I just racked part of a belgian wit onto some nectarines this Sunday. Fermentation started again and has a nice even head of krausen on it still; probably a finger thick. I used a pretty large proportion of nectarines to beer like 6 nectarines (no peel no pit) to about a gallon+.

I've heard it's best to just let the beer sit on the fruit for extended time maybe a month or more to let the flavors be absorbed basically. I don't think a little stir would hurt, but I'm not sure if it's necessary.

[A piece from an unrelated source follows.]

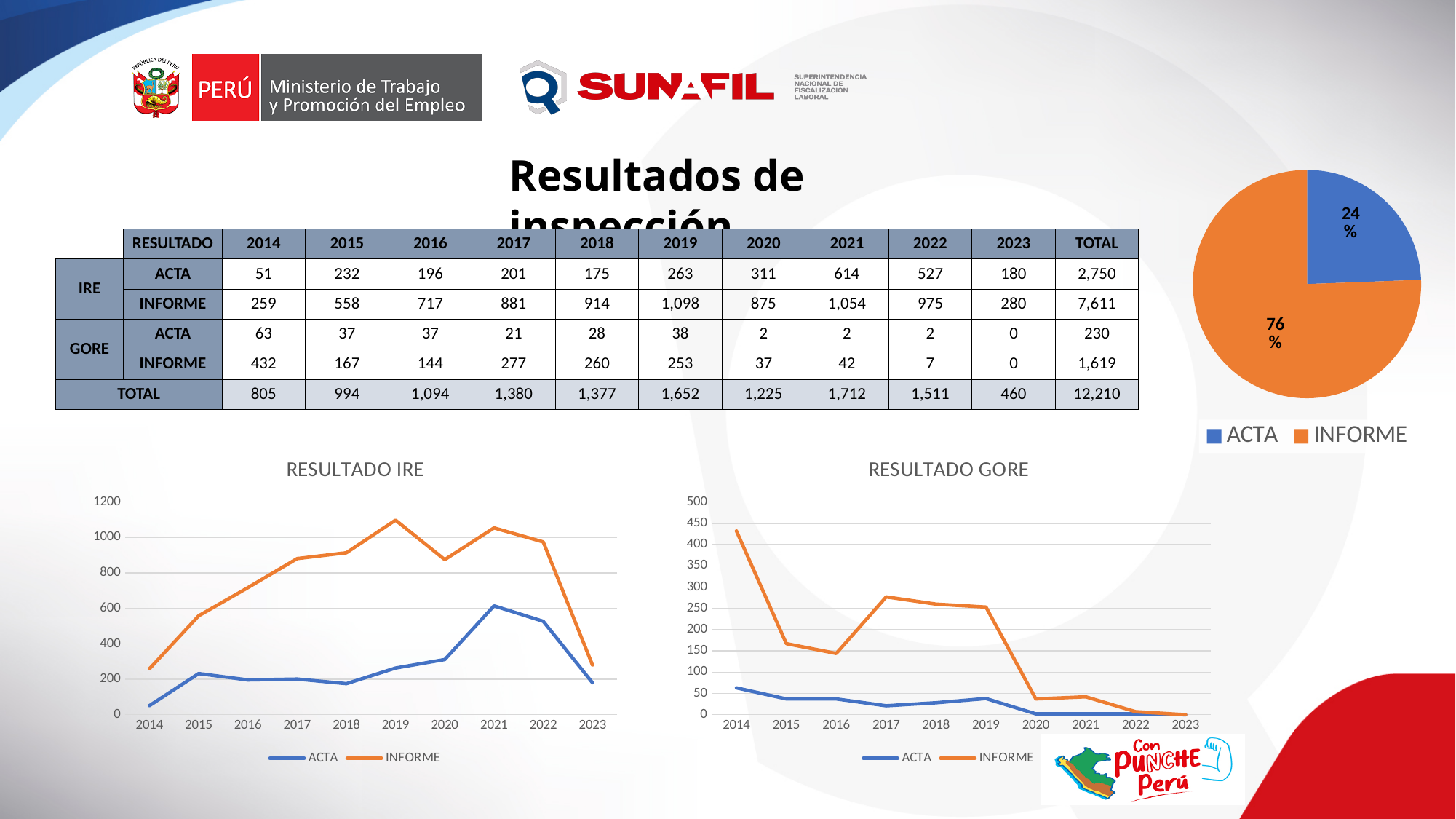
In the RESULTADO GORE chart, does the INFORME line rise or fall from 2019 to 2020? fall In the pie chart at the top right, what share does ACTA have? 24% In the RESULTADO IRE chart, is the INFORME value for 2019 greater or less than 1000? greater In the RESULTADO IRE chart, what is the difference between INFORME and ACTA in 2019? 835 In the RESULTADO GORE chart, is the INFORME value for 2014 greater or less than 400? greater In the RESULTADO IRE chart, what is the ACTA value for 2021? 614 How many years are shown on the x axis of the RESULTADO IRE chart? 10 In the RESULTADO GORE chart, in which year is the INFORME line highest? 2014 What kind of chart is RESULTADO IRE? line chart How many series does the legend of the pie chart at the top right list? 2 In the RESULTADO IRE chart, in which year does the ACTA line reach its highest value? 2021 In the pie chart at the top right, which slice is larger, ACTA or INFORME? INFORME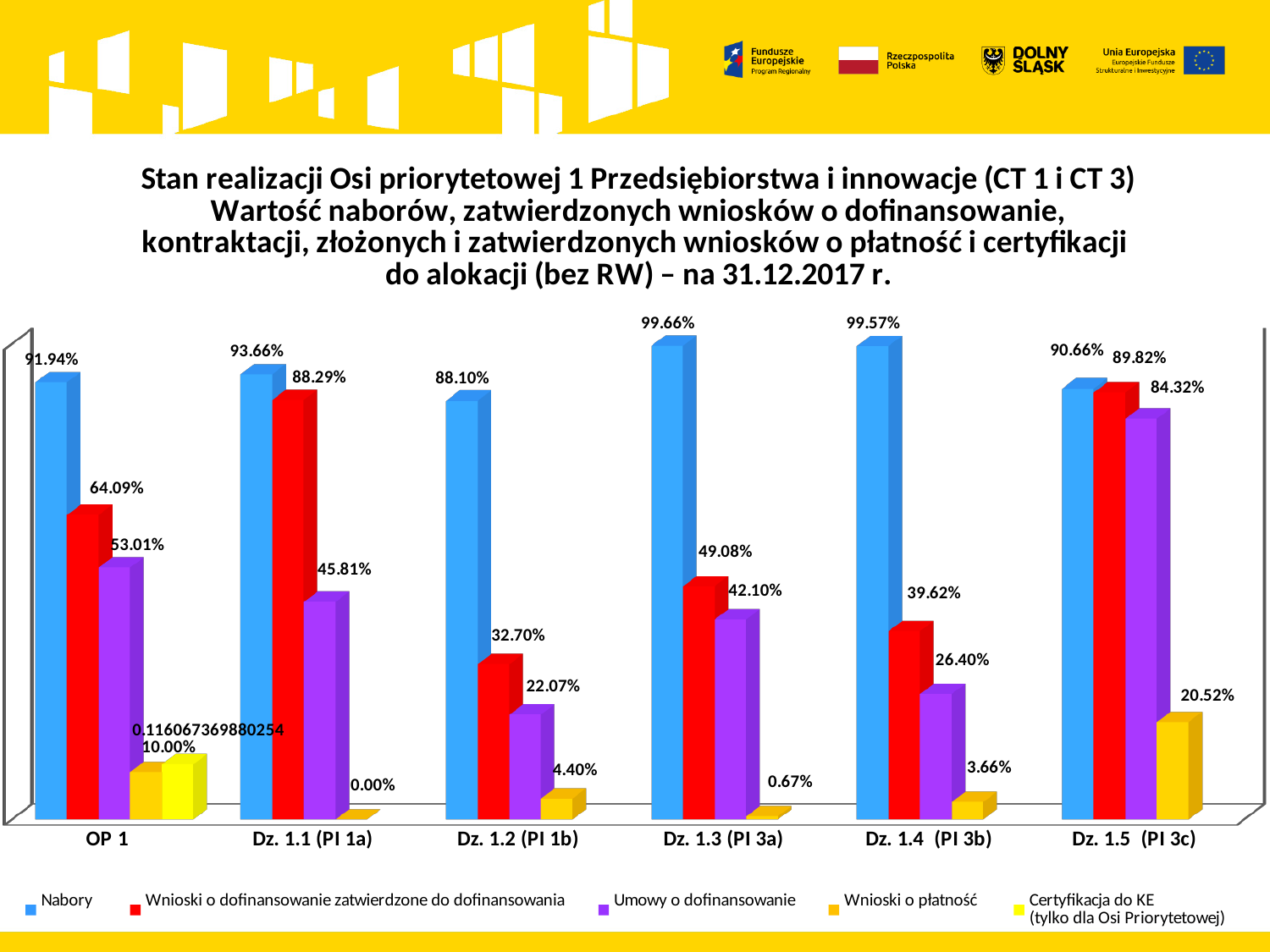
What kind of chart is shown on the slide? Bar chart What is the Nabory value for Dz. 1.3 (PI 3a)? 99.66% How many series does the chart's legend list? 5 What is the value of Wnioski o dofinansowanie zatwierdzone do dofinansowania for Dz. 1.4 (PI 3b)? 39.62% For Dz. 1.1 (PI 1a), what is the difference between the Nabory value and the Wnioski o dofinansowanie zatwierdzone do dofinansowania value? 5.37 percentage points Which category has the highest Wnioski o płatność value? Dz. 1.5 (PI 3c) What is the Certyfikacja do KE value for OP 1? 0.116067369880254 Which has the larger Umowy o dofinansowanie value, Dz. 1.2 (PI 1b) or Dz. 1.4 (PI 3b)? Dz. 1.4 (PI 3b) What is the Umowy o dofinansowanie value for Dz. 1.5 (PI 3c)? 84.32% How many categories are shown along the x axis of the chart? 6 What colour are the Nabory bars in the chart? Blue Which category has the lowest Wnioski o płatność value? Dz. 1.1 (PI 1a)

When I've dry hopped with a lot of whole cones they seem to just float on top for the duration not really coming in contact with most of the beer and they certainly still do their job. This is my first "fruited" beer so someone else more experienced may chime in.
 
If the apricot floated like hops or some berries do it would make sense that it would come out well without stirring. As the flavoring leaves the berries or hops I would think that gravity would draw it down through the beer imparting its flavor as it goes. Im just not sure about my apricot puree which is sitting on the bottom of my secondary bucket. I used 3 lbs of apricot puree so it was a decent amount of fruit.
 
What form were the apricots when you racked? Purreed? Mashed? Whole? How much apricot for how big of a batch? How much fruit flavor are you looking for?

EDIT: Just saw you answered these in your 2nd post. I wouldn't think you need to stir. Puree should be good. Was this for a 5 of 10 gallon batch?

I recently kegged an Apricot IPA with which I am really happy with the results. I had taken just under 2lbs of fresh apricots (for a 5 gallon batch) that I blanched, fork mashed (still leaving descent size chunks), froze over night, defrosted and racked on top of for 3-4 weeks in my secondary. I did not stir. Some apricot stayed on bottom, some floated on top and were covered in the hops. When I cold crashed, all the apricot went to the bottom.

This process gave me a nice subtle and sweet apricot aroma and flavor, which is what I wanted. Nothing overpowering. It was a perfect complement to the hoppy-ness of my IPA.
 
Stirring could introduce oxygen. I would just rack ontop of the fruit. The yeast and sugars will get to where they need to go.
 
This process gave me a nice subtle and sweet apricot aroma and flavor, which is what I wanted. Nothing overpowering. It was a perfect complement to the hoppy-ness of my IPA.

my process was about the same as yours. Only differance was I heated my apricots to 160 for 15 mins to pasturize.

How long did you leave your beer on the fruit?
 
I don't have the dates in front of me, but I believe it was just shy of 4 weeks, which was actually about a week longer than I planned, but life happens.